Hallucinating & Hypertensive: A Long COVID Nightmare

Image courtesy of Mariana Pineda


Image courtesy of Mariana Pineda

Featuring Mariana Pineda, a New York teacher, single mom and Medicare for All activist who’s been struggling with Long COVID for the past year. How’s her health insurance working out for her? Listen and learn!

Transcript of podcast By Brenda Gazzar

Welcome to Code WACK!, your podcast on America’s broken healthcare system and how Medicare for All could help. I’m your host, Brenda Gazzar.

How are those with long COVID being affected? How are COVID long-haulers managing health-wise and financially under our current healthcare system? We spoke to New York teacher, single mom and Medicare for All activist Mariana Pineda about her extraordinary physical, financial and emotional struggles more than a year after contracting COVID.

 

Welcome to Code WACK! Mariana.

Thank you. 

 

Q: Today’s your birthday so wishing you a very happy and healthy birthday. Tell us a little about yourself and where you live.

Pineda: Ok. So I live in Suffolk County, on the south shore of suburban Long Island in West Babylon. I live in a mother-daughter house with my mom and my stepdad upstairs, and I’m a single parent. I have four children.

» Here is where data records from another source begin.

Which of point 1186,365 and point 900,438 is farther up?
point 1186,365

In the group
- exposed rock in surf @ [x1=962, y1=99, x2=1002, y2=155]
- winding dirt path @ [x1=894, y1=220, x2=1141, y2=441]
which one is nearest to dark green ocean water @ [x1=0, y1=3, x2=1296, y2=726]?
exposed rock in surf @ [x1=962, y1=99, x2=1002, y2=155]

 Q: You were diagnosed with COVID-19 and pneumonia in April of 2020. How has that diagnosis affected you physically and emotionally?

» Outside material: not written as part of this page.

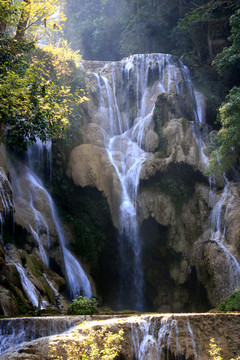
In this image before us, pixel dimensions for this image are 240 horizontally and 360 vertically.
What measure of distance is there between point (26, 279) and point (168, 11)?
29.3m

Pineda: Up until April I was a public school teacher.  I was at Roosevelt High School in Nassau County, and I had started that September, and taught there September through February and then March, they closed the schools so we went remote, and I was remote March, April, May, June, but I got COVID and missed about a month of work, and then went back to school in September, and then had a pulmonary emboli provoked by COVID, and I haven’t, unfortunately, been back to teach since September. I haven’t worked since September. I haven’t gotten a paycheck since October. I had to start paying for COBRA in November, which was $3000 and change a month, and that does not include vision or dental. So I paid $3,000 a month to keep my employer-sponsored health insurance but I can’t get these two holes in my teeth repaired because I don’t have dental insurance, so I have to avoid chewing on this side of my mouth because it’s painful, and I have to go with these old glasses, which probably the headaches might be partially related to but I don’t have vision insurance, and I wasn’t eligible for unemployment. I applied for it and I didn’t get it because I’m sick. I’m sick with long COVID. So, I can’t work so I can’t get unemployment because technically I’m not unemployed. 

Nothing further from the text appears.